* Begin TEXT BLOCK *

When the first ball came out of the pot and it was England, I threw up and once I cleaned up and regained some composure, I thought the world was against us and the pots were stacked to ensure we Yanks would be in the group of death and eliminated in the first round just to show the world we don’t know the difference between a football and, well, a football! As the draw continued, it became clear the American dollar is still worth something in Sepp’s pocket because he drew us in with Algeria and Slovenia. Wait, I forgot, the draw is random! On this side of the pond, we think the US and England will advance into the second round (any order will do for us). Slovenia, however, may be the wedding crasher! Many are hoping the U.S. comes out of the England game without any injury regardless of the result, but the hopeful are looking for a draw, and the plain down right crazy who want to give others the ultimate “I told you so” are looking for a win. I wonder if Landon Donovan scores the winner if Everton supporters will chant “USA” again should he return there and perform as well as he did on loan this past season!


What would be an acceptable achievement for the USA in the South Africa tournament?

What would be unacceptable would be not advancing into the second round. Anything after that will be icing on the cake, but the further the U.S. would advance, the more exposure the game will get here. In the end, it would only be unacceptable to the couple thousand fans in this country…just kidding, there are more of us than that! Should we not advance, the majority will just go on making fun of those of us who care at work, in the store, in line at the bank, etc…

Does the world need to catch on that football – soccer – is not just a game for children and women in the United States?

I guess if the world has that view of the game in this country, then the perception of the game here needs to change from riots at every game, stampedes at every game, and a stabbing at every game in Europe and South America. That every English supporter is a hooligan and going to a game anywhere in the world isn’t safe! Just need to break the stereotypes.

Whatever your response to that, it is undeniably a minority sport by comparison with American football, basketball and baseball. What would it take – in the World Cup or generally – to bring a real breakthrough for the professional male game?

* End TEXT BLOCK *
* Begin GIVEN ENTRIES *

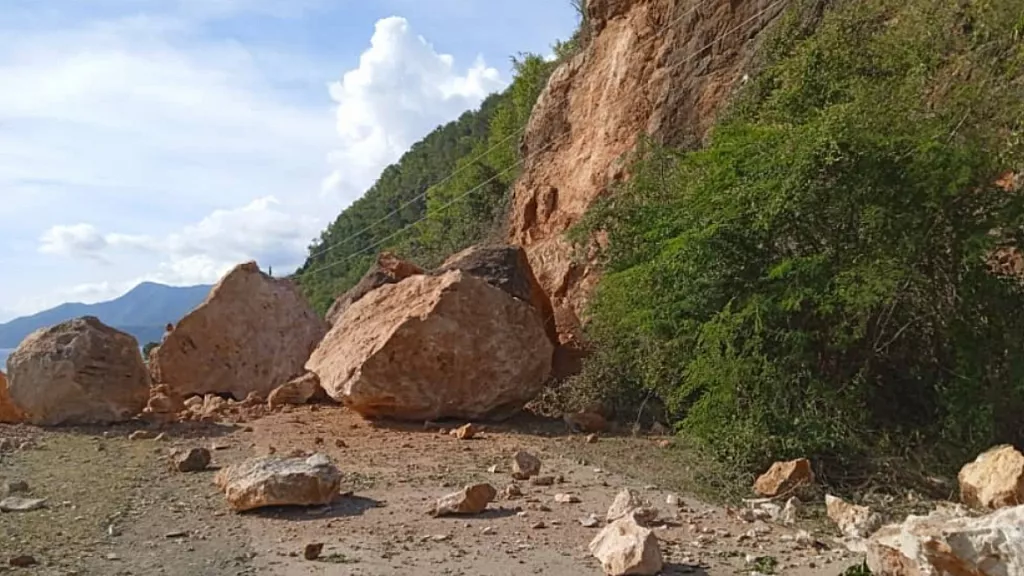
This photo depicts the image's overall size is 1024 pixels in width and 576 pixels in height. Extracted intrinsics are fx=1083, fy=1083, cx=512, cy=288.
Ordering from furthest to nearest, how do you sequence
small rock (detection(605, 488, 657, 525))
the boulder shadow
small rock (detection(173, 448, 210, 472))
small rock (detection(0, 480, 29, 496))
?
small rock (detection(173, 448, 210, 472))
small rock (detection(0, 480, 29, 496))
the boulder shadow
small rock (detection(605, 488, 657, 525))

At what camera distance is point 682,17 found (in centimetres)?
1762

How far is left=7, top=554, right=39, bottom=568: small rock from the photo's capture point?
6.03 metres

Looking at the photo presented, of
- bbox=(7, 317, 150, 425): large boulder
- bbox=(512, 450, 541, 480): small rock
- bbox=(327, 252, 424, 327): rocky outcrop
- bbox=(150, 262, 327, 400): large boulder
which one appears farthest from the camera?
bbox=(327, 252, 424, 327): rocky outcrop

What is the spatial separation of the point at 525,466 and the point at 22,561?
3822 mm

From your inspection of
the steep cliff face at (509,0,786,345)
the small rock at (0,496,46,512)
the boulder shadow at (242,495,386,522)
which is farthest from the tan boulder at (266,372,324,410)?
the boulder shadow at (242,495,386,522)

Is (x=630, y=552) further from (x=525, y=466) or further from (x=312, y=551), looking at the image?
(x=525, y=466)

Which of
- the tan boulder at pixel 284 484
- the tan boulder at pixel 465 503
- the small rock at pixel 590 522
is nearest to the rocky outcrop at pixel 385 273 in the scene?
the tan boulder at pixel 284 484

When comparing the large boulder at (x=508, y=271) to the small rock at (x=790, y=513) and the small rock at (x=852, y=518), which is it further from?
the small rock at (x=852, y=518)

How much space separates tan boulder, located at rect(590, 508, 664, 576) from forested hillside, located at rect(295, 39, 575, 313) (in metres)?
18.4

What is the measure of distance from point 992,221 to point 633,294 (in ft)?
9.63

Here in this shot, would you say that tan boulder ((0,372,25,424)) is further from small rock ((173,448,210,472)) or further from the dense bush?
the dense bush

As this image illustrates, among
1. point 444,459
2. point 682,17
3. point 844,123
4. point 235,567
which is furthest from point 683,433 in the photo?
point 682,17

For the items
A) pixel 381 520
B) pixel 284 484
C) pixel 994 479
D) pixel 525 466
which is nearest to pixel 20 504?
pixel 284 484

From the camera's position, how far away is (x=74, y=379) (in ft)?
40.5
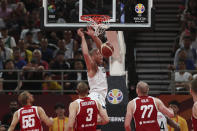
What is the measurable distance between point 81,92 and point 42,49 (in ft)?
17.7

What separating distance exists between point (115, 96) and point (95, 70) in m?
3.06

* End GIVEN ENTRIES *

§ TASK INSTRUCTIONS
Continue the interview about U.S. soccer and the World Cup draw, starting right after its final question. This data is not needed for the work here.

§ ANSWER TO THE PROBLEM
I don’t think the goal is for the game to be as big as the big three you mention. I don’t even think the goal is to surpass ice hockey! However, Since 1990, the game continues to take steps forward in this country. The National Team continues to perform well (knock on wood), and with each good performance, the more attention is given to the game. As you mentioned in a previous piece, people like a winner! We have a professional league in its 15th year and the play continues to improve and many of the players in MLS are loaned or sold to European clubs to help cultivate our best players in leagues with a strong history. US Soccer has begun a National Development Academy which consists of 70 or so of the best U18 and U16 teams across the country (many MLS teams have their academy teams in the program) mirroring the practice to game ratio as your EPL academies and playing on the weekend in high level games pitting the best against the best. This will hopefully get players at those ages exposed to a level of the game that has been absent until three years ago when US Soccer started the program. There is much hope in this program as the national staff of all ages are at almost all the games evaluating the talent and putting themselves in a position to identify the best youth players and pushing them into the national team programs, which, as time goes by will improve the full national side. The other thing that is making the game catch on and grow is the building of a soccer infrastructure. Soccer only stadiums are being built across the country for MLS teams. NY, Dallas, Chicago, Columbus, are just a few that are soccer only. This sort of infrastructure will help the game create its own identity because there are no longer grid iron lines on the field, the stadiums are compact and intimate, and the atmosphere at the games because of these facilities is tremendous! If the World Cup returns to the USA in 2018 or 2022, none of the games will be played at these new venues because the capacity is small (20-35K) and the World Cup organizers will want to use the larger 80K – 100K capacity stadiums for that… unless of course we lose out to England in our bid effort!

Who are your key players and how do you rate your coach Bob Bradley (and indeed his son)?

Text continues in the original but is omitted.